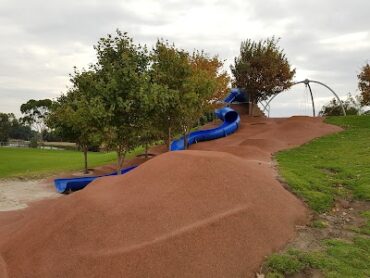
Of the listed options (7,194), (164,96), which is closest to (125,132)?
(164,96)

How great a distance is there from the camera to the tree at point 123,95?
15.1m

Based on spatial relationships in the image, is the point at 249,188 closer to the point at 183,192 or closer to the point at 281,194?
the point at 281,194

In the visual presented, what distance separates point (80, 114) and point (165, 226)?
971 centimetres

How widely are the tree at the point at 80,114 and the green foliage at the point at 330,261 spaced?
31.6 feet

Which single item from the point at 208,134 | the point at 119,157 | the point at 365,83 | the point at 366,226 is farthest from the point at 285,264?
the point at 365,83

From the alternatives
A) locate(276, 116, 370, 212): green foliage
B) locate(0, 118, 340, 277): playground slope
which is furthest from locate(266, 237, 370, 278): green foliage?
locate(276, 116, 370, 212): green foliage

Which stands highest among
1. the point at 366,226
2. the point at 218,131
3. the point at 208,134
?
the point at 218,131

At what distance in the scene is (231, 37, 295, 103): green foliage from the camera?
3097 centimetres

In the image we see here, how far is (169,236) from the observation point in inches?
294

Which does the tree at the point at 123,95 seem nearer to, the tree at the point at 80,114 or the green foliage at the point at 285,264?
the tree at the point at 80,114

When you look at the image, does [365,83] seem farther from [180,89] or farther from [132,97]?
[132,97]

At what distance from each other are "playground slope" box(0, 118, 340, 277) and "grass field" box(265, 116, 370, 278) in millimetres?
505

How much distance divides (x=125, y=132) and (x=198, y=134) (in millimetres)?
11758

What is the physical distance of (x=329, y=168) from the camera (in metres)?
14.5
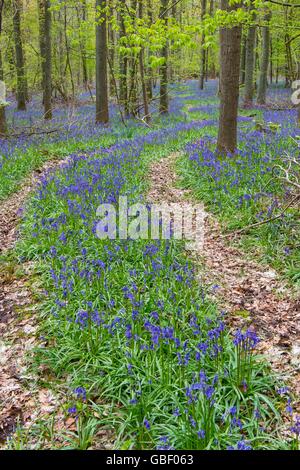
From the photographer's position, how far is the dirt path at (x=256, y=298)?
4.34m

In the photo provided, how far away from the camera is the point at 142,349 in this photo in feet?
14.0

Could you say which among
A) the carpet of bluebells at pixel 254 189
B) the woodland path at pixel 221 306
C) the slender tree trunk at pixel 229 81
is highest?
the slender tree trunk at pixel 229 81

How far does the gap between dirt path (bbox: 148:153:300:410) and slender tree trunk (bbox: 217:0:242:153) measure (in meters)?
4.03

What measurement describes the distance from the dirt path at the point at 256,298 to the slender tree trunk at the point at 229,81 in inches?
159

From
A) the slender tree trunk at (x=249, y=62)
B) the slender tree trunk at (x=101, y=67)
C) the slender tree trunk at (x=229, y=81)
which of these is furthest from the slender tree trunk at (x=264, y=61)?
the slender tree trunk at (x=229, y=81)

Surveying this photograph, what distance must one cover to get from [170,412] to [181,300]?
60.3 inches

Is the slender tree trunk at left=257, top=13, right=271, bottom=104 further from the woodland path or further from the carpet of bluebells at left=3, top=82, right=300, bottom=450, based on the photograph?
the woodland path

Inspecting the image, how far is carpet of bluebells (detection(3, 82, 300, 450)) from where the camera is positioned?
3355 mm

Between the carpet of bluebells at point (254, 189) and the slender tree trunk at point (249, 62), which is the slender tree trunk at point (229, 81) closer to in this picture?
the carpet of bluebells at point (254, 189)

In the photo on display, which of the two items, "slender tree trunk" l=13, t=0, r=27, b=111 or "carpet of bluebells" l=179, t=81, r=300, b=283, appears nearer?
"carpet of bluebells" l=179, t=81, r=300, b=283

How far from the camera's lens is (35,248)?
667 centimetres

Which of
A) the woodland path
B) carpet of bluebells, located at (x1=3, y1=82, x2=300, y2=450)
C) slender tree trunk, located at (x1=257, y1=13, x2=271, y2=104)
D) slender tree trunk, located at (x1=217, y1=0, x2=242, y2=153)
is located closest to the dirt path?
the woodland path

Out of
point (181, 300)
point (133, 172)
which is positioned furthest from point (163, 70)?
point (181, 300)

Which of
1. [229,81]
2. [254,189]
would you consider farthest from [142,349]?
[229,81]
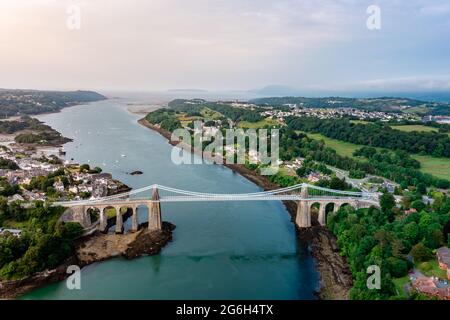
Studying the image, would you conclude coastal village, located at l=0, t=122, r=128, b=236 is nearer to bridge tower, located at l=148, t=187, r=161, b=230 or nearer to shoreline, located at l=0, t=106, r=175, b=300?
shoreline, located at l=0, t=106, r=175, b=300

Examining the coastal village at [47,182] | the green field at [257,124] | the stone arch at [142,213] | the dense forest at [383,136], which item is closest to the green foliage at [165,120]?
the green field at [257,124]

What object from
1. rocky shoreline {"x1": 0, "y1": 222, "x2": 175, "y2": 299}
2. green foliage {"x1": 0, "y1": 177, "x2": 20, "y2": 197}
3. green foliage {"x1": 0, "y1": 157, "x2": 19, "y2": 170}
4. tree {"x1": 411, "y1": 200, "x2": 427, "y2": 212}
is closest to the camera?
rocky shoreline {"x1": 0, "y1": 222, "x2": 175, "y2": 299}

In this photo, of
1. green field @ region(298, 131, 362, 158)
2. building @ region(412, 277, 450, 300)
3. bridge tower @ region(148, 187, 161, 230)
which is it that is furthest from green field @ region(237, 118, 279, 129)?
building @ region(412, 277, 450, 300)

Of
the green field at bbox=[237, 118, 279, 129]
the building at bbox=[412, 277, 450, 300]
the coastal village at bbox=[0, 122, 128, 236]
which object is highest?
the green field at bbox=[237, 118, 279, 129]

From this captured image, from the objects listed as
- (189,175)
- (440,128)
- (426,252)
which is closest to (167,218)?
(189,175)

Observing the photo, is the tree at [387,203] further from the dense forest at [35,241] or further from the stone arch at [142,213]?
the dense forest at [35,241]

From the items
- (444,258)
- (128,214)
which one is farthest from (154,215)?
(444,258)
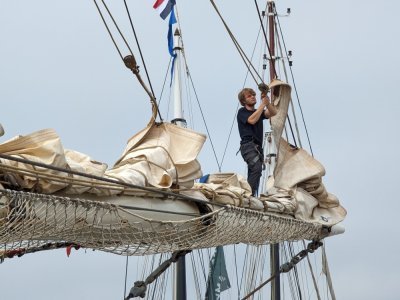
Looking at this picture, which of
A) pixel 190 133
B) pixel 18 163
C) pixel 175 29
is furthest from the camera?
pixel 175 29

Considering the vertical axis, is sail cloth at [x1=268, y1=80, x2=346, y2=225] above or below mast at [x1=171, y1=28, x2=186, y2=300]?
below

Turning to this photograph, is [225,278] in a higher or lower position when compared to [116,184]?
higher

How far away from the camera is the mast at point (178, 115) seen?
14.4m

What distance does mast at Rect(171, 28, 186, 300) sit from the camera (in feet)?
47.3

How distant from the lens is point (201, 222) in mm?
7043

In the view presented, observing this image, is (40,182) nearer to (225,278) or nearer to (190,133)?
(190,133)

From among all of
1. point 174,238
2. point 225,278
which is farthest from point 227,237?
point 225,278

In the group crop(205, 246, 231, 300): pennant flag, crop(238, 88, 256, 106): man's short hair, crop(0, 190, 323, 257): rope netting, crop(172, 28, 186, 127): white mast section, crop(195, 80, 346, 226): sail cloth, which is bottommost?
crop(0, 190, 323, 257): rope netting

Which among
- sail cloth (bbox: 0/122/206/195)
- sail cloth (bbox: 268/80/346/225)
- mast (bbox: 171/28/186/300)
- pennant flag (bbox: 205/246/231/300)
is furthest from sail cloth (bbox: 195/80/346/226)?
pennant flag (bbox: 205/246/231/300)

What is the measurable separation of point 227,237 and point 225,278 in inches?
476

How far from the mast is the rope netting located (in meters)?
5.90

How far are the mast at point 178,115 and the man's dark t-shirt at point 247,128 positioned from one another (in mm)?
4813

────────────────────

> _YOUR GOAL_
Reproduce the material above with every occurrence of "camera" changed to "lens" and all other text kept the same. Omit the pictures from your answer.

> _THE RESPONSE_
Of the listed options (7,194), (164,96), which is closest to (125,132)?
(164,96)

How great a distance is there from the lens to the tree at point 123,95?
15.1m

Based on spatial relationships in the image, is the point at 249,188 closer to the point at 183,192 or closer to the point at 281,194?
the point at 281,194

In the visual presented, what distance separates point (80, 114) and point (165, 226)?
971 centimetres

How widely are the tree at the point at 80,114 and the green foliage at the point at 330,261 spaced?
31.6 feet

Which single item from the point at 208,134 | the point at 119,157 | the point at 365,83 | the point at 366,226 is farthest from the point at 285,264?
the point at 365,83

From the alternatives
A) locate(276, 116, 370, 212): green foliage
B) locate(0, 118, 340, 277): playground slope
which is furthest from locate(266, 237, 370, 278): green foliage?
locate(276, 116, 370, 212): green foliage

Which stands highest among
1. the point at 366,226
2. the point at 218,131
3. the point at 208,134
?
the point at 218,131

At what distance in the scene is (231, 37, 295, 103): green foliage from the lens?
3097 centimetres

In the image we see here, how far is (169,236) from the observation point in inches?
294

Which does the tree at the point at 123,95 seem nearer to, the tree at the point at 80,114 or the green foliage at the point at 285,264?
the tree at the point at 80,114

When you look at the image, does [365,83] seem farther from [180,89] or farther from [132,97]?
[132,97]

At what distance from each other are "playground slope" box(0, 118, 340, 277) and "grass field" box(265, 116, 370, 278) in millimetres?
505

How much distance divides (x=125, y=132) and (x=198, y=134) (in millimetres)?
11758

What is the physical distance of (x=329, y=168) from the lens (in metres)?
14.5
From the photographer's position, how far is the dirt path at (x=256, y=298)?
4.34m

In the photo provided, how far away from the lens is the point at 142,349 in this photo in feet?
14.0

Could you say which among
A) the carpet of bluebells at pixel 254 189
B) the woodland path at pixel 221 306
C) the slender tree trunk at pixel 229 81
is highest?
the slender tree trunk at pixel 229 81

How far does the gap between dirt path (bbox: 148:153:300:410) and slender tree trunk (bbox: 217:0:242:153) measure (in meters)?
4.03

What measurement describes the distance from the dirt path at the point at 256,298 to the slender tree trunk at the point at 229,81 in inches?
159

From
A) the slender tree trunk at (x=249, y=62)
B) the slender tree trunk at (x=101, y=67)
C) the slender tree trunk at (x=229, y=81)
which of these is furthest from the slender tree trunk at (x=264, y=61)?
the slender tree trunk at (x=229, y=81)

Surveying this photograph, what distance must one cover to get from [170,412] to [181,300]?
60.3 inches

Is the slender tree trunk at left=257, top=13, right=271, bottom=104 further from the woodland path or further from the carpet of bluebells at left=3, top=82, right=300, bottom=450, based on the photograph?
the woodland path

Inspecting the image, how far is carpet of bluebells (detection(3, 82, 300, 450)) from where the lens is positioned?
3355 mm

Between the carpet of bluebells at point (254, 189) and the slender tree trunk at point (249, 62), which is the slender tree trunk at point (229, 81) closer to in this picture?
the carpet of bluebells at point (254, 189)

In the photo on display, which of the two items, "slender tree trunk" l=13, t=0, r=27, b=111 or "carpet of bluebells" l=179, t=81, r=300, b=283, appears nearer?
"carpet of bluebells" l=179, t=81, r=300, b=283

How far from the lens's lens is (35,248)?
667 centimetres

Which of
A) the woodland path
B) carpet of bluebells, located at (x1=3, y1=82, x2=300, y2=450)
C) slender tree trunk, located at (x1=257, y1=13, x2=271, y2=104)
D) slender tree trunk, located at (x1=217, y1=0, x2=242, y2=153)
is located closest to the dirt path?
the woodland path

Out of
point (181, 300)
point (133, 172)
which is positioned furthest from point (163, 70)?
point (181, 300)

Which of
1. [229,81]
2. [254,189]
would you consider farthest from [142,349]?
[229,81]
Studying the image, would you conclude coastal village, located at l=0, t=122, r=128, b=236 is nearer to bridge tower, located at l=148, t=187, r=161, b=230 or nearer to shoreline, located at l=0, t=106, r=175, b=300?
shoreline, located at l=0, t=106, r=175, b=300

Examining the coastal village at [47,182] | the green field at [257,124] | the stone arch at [142,213] | the dense forest at [383,136], which item is closest to the green foliage at [165,120]?
the green field at [257,124]

What object from
1. rocky shoreline {"x1": 0, "y1": 222, "x2": 175, "y2": 299}
2. green foliage {"x1": 0, "y1": 177, "x2": 20, "y2": 197}
3. green foliage {"x1": 0, "y1": 157, "x2": 19, "y2": 170}
4. tree {"x1": 411, "y1": 200, "x2": 427, "y2": 212}
is closest to the lens?
rocky shoreline {"x1": 0, "y1": 222, "x2": 175, "y2": 299}

In this photo, of
1. green field @ region(298, 131, 362, 158)
2. building @ region(412, 277, 450, 300)
3. bridge tower @ region(148, 187, 161, 230)
which is it that is furthest from green field @ region(237, 118, 279, 129)?
building @ region(412, 277, 450, 300)

Of
the green field at bbox=[237, 118, 279, 129]
the building at bbox=[412, 277, 450, 300]
the coastal village at bbox=[0, 122, 128, 236]
which object is highest?
the green field at bbox=[237, 118, 279, 129]

From this captured image, from the objects listed as
- (189,175)
- (440,128)
- (426,252)
which is closest to (167,218)?
(189,175)

Observing the photo, is the tree at [387,203] further from the dense forest at [35,241] or further from the stone arch at [142,213]?
the dense forest at [35,241]

From the items
- (444,258)
- (128,214)
which one is farthest from (154,215)?
(444,258)
Looking at this picture, which of
A) pixel 190 133
B) pixel 18 163
C) pixel 175 29
is furthest from the lens?
pixel 175 29

Considering the vertical axis, is sail cloth at [x1=268, y1=80, x2=346, y2=225] above or below mast at [x1=171, y1=28, x2=186, y2=300]?
below

Turning to this photograph, is [225,278] in a higher or lower position when compared to [116,184]?
higher

How far away from the lens is the mast at point (178, 115) seen?
14.4m

What distance does mast at Rect(171, 28, 186, 300) sit from the lens (in feet)?
47.3

How distant from the lens is point (201, 222) in mm?
7043

In the view presented, observing this image, is (40,182) nearer to (225,278) or nearer to (190,133)?
(190,133)

From among all of
1. point 174,238
2. point 225,278
which is farthest from point 227,237?
point 225,278

In the group crop(205, 246, 231, 300): pennant flag, crop(238, 88, 256, 106): man's short hair, crop(0, 190, 323, 257): rope netting, crop(172, 28, 186, 127): white mast section, crop(195, 80, 346, 226): sail cloth, which is bottommost?
crop(0, 190, 323, 257): rope netting

Which among
- sail cloth (bbox: 0/122/206/195)
- sail cloth (bbox: 268/80/346/225)
- mast (bbox: 171/28/186/300)
- pennant flag (bbox: 205/246/231/300)
is furthest from sail cloth (bbox: 195/80/346/226)?
pennant flag (bbox: 205/246/231/300)

What is the measurable separation of point 227,237 and point 225,278 in inches?
476

How far from the mast is the rope netting located (in meters)?
5.90

How far are the mast at point 178,115 and the man's dark t-shirt at point 247,128 positioned from one another (in mm)?
4813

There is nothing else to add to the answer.